Ici "il y a un consensus qui s’est créé". Mais "quand on passe d’un système à l’autre, la peur parfois est là", a conclu M. Macron alors qu’au même moment en France les personnels de la RATP lançaient la première offensive syndicale contre la réforme des retraites avec une grève très suivie.

Interrogé dans l’après-midi sur cette grève, le chef de l’Etat a répondu: "Je ne parle pas des sujets non-andorrans" lors de ce déplacement qu’il a comparé à un "pèlerinage".

"Enfant des Pyrénées"

Tout en couvrant ses hôtes de louanges sur la beauté de leur territoire, le chef de l’Etat, qui se définit comme "un enfant des Pyrénées", s’est permis une critique voilée de la fiscalité très allégée que continue à appliquer Andorre, même si l’OCDE l’a rayée de sa "liste grise" des paradis fiscaux depuis 2010.

Il les a aussi encouragés à "choisir l’Europe" en menant à terme les difficiles négociations engagées depuis 2015 sur un accord d’association avec l’UE, la voie vers "un nouveau modèle, qui ne repose pas sur des exemptions et des facilités mais sur la beauté des paysages, la force du tissu économique".

"Je crois que ce choix d’ouverture est le bon.
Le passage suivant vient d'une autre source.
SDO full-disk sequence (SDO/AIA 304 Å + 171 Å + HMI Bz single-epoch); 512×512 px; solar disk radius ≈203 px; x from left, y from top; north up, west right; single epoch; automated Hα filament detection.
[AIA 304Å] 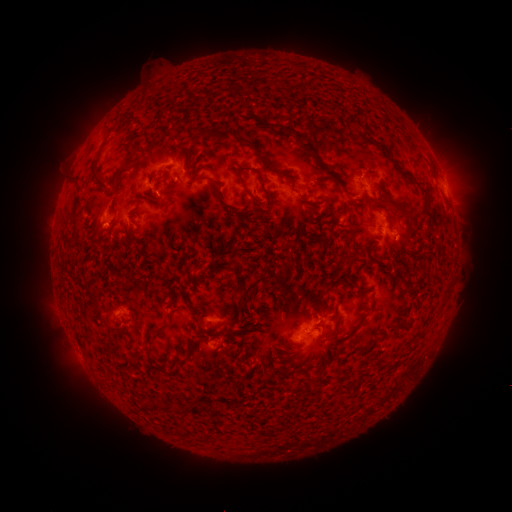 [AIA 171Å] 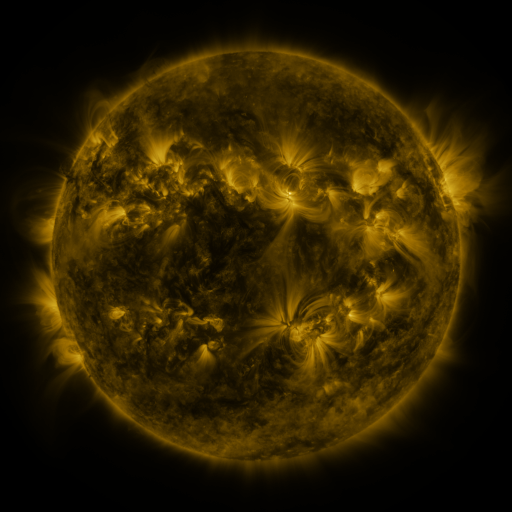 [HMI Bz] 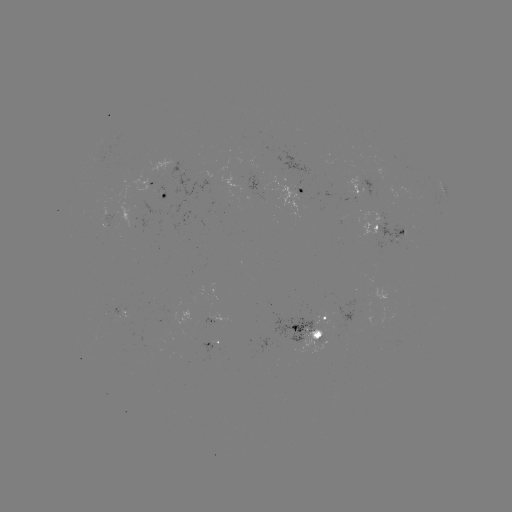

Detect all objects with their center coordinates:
filament: (244, 111, 288, 124)
filament: (226, 119, 238, 128)
filament: (180, 123, 191, 135)
filament: (275, 123, 304, 144)
filament: (199, 126, 287, 178)
filament: (360, 131, 369, 141)
filament: (295, 135, 344, 188)
filament: (110, 139, 139, 187)
filament: (279, 140, 289, 149)
filament: (371, 140, 400, 171)
filament: (297, 156, 327, 179)
filament: (88, 157, 106, 188)
filament: (185, 161, 193, 172)
filament: (233, 169, 262, 206)
filament: (399, 170, 414, 179)
filament: (258, 173, 274, 201)
filament: (209, 177, 250, 217)
filament: (382, 192, 406, 215)
filament: (148, 195, 164, 211)
filament: (193, 199, 206, 211)
filament: (329, 203, 345, 218)
filament: (162, 212, 172, 225)
filament: (92, 215, 102, 228)
filament: (293, 216, 306, 234)
filament: (408, 217, 418, 227)
filament: (344, 225, 354, 234)
filament: (285, 240, 295, 250)
filament: (223, 243, 237, 283)
filament: (325, 246, 342, 259)
filament: (135, 248, 144, 257)
filament: (345, 248, 359, 264)
filament: (297, 250, 310, 271)
filament: (390, 254, 399, 265)
filament: (368, 256, 386, 271)
filament: (273, 272, 287, 296)
filament: (236, 281, 255, 310)
filament: (165, 284, 187, 297)
filament: (303, 284, 322, 305)
filament: (442, 284, 451, 295)
filament: (89, 292, 99, 305)
filament: (291, 294, 300, 306)
filament: (358, 314, 367, 325)
filament: (193, 321, 219, 340)
filament: (249, 322, 262, 333)
filament: (332, 324, 341, 340)
filament: (143, 325, 162, 345)
filament: (345, 327, 358, 339)
filament: (315, 332, 329, 349)
filament: (244, 337, 253, 345)
filament: (101, 342, 114, 353)
filament: (257, 345, 271, 358)
filament: (182, 347, 191, 357)
filament: (283, 351, 294, 361)
filament: (261, 372, 272, 382)
filament: (253, 387, 265, 397)
filament: (142, 401, 165, 411)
Andorre est européenne, évidemment", a-t-il lancé le soir devant plusieurs centaines d’Andorrans.

Avant lui, Nicolas Sarkozy en 2009 avait mis la pression pour que la principauté cesse son dumping fiscal, menaçant même de démissionner de sa charge de co-prince. Andorre a depuis introduit des taxes modestes sur les sociétés et les revenus et signé une convention fiscale avec l’OCDE. L’Etat a également levé le secret bancaire pour les ressortissants européens.

Quant à l’interdiction de l’avortement, qui oblige les Andorranes à se rendre en Espagne ou en France pour interrompre une grossesse, ce n’est pas au co-prince de décider pour les Andorrans, a-t-il plaidé sous les applaudissements de la population.

La députée du Val-de-Marne Albane Gaillot, qui vient de se mettre en retrait de LREM, l’avait interpellé jeudi pour lui demander d’intervenir sur ce sujet.

"J’ai toujours défendu le droit des femmes à disposer de leur corps et en tant que président français j’ai fait de l’égalité hommes-femmes une priorité", mais "en tant que co-prince, qui serais-je pour dire à votre peuple ce qu’il convient de faire, vous qui démocratiquement choisissez vos lois ? Il vous appartiendra lors d’élections d’obtenir la majorité qui vous permettra d’obtenir ces évolutions", a-t-il déclaré à l’adresse de militantes pro-avortement qu’il avait rencontrées quelques instants plus tôt.

"Nous continuerons dans les hôpitaux en France à accueillir les situations qui nécessitent cet engagement", a-t-il précisé devant la presse.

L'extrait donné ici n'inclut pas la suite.